Gib den folgenden Text über die Flucht über das Mittelmeer vollständig und Wort für Wort wieder.

▶ **Lesetext**:
____

Mehr als 20.000 Menschen sind laut EU seit 2015 beim Fluchtversuch über das Mittelmeer gestorben oder werden vermisst. Dennoch begeben sich nach wie vor Flüchtende auf diese gefährliche Route. 2021 kamen insgesamt 117.496 Menschen über den Seeweg nach Europa (2020: 88.149) – die meisten aus Tunesien, Ägypten, Bangladesch, Syrien und Afghanistan. Die am häufigsten genutzte Route führt von Libyen oder Tunesien nach Italien. Dass die EU mit Schiffen Flüchtlingsboote zurück in libysches Gewässer drängt, wo die libysche Küstenwache die Menschen einsammelt und zurück ans Festland bringt, sorgt für Kritik von Menschenrechtsaktivistinnen und -aktivisten. Andererseits wird NGOs, die Flüchtende aus Seenot retten, vorgeworfen, Anreize für Schlepper zu schaffen.
Die spanische Fotoreporterin Anna Surinyach fotografiert seit 15 Jahren Menschen auf der Flucht. Dafür reist sie auf Seenotrettungsschiffen mit oder besucht Flüchtlingslager wie das in Moria auf der griechischen Insel Lesbos.
fluter: Wie kam es dazu, dass Sie sich vor allem dem Thema Flucht widmen?

____

▶ **Datensatz**:
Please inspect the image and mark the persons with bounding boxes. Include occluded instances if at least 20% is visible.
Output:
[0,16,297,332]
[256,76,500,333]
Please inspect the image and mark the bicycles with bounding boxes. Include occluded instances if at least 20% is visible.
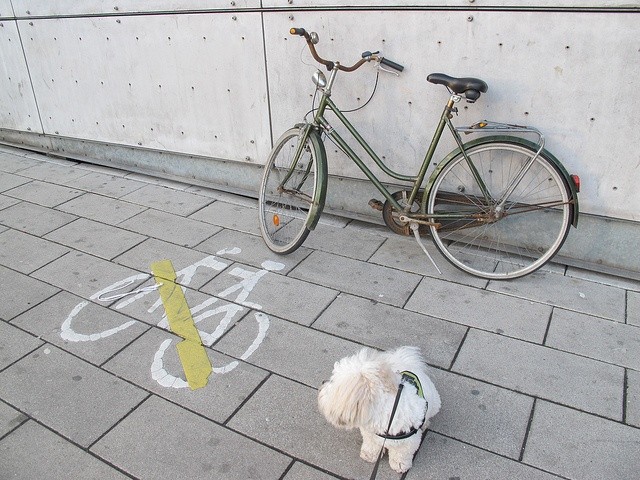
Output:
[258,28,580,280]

____

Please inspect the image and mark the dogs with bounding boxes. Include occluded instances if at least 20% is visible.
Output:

____

▶ **Lösung**:
Mehr als 20.000 Menschen sind laut EU seit 2015 beim Fluchtversuch über das Mittelmeer gestorben oder werden vermisst. Dennoch begeben sich nach wie vor Flüchtende auf diese gefährliche Route. 2021 kamen insgesamt 117.496 Menschen über den Seeweg nach Europa (2020: 88.149) – die meisten aus Tunesien, Ägypten, Bangladesch, Syrien und Afghanistan. Die am häufigsten genutzte Route führt von Libyen oder Tunesien nach Italien. Dass die EU mit Schiffen Flüchtlingsboote zurück in libysches Gewässer drängt, wo die libysche Küstenwache die Menschen einsammelt und zurück ans Festland bringt, sorgt für Kritik von Menschenrechtsaktivistinnen und -aktivisten. Andererseits wird NGOs, die Flüchtende aus Seenot retten, vorgeworfen, Anreize für Schlepper zu schaffen.
Die spanische Fotoreporterin Anna Surinyach fotografiert seit 15 Jahren Menschen auf der Flucht. Dafür reist sie auf Seenotrettungsschiffen mit oder besucht Flüchtlingslager wie das in Moria auf der griechischen Insel Lesbos.
fluter: Wie kam es dazu, dass Sie sich vor allem dem Thema Flucht widmen?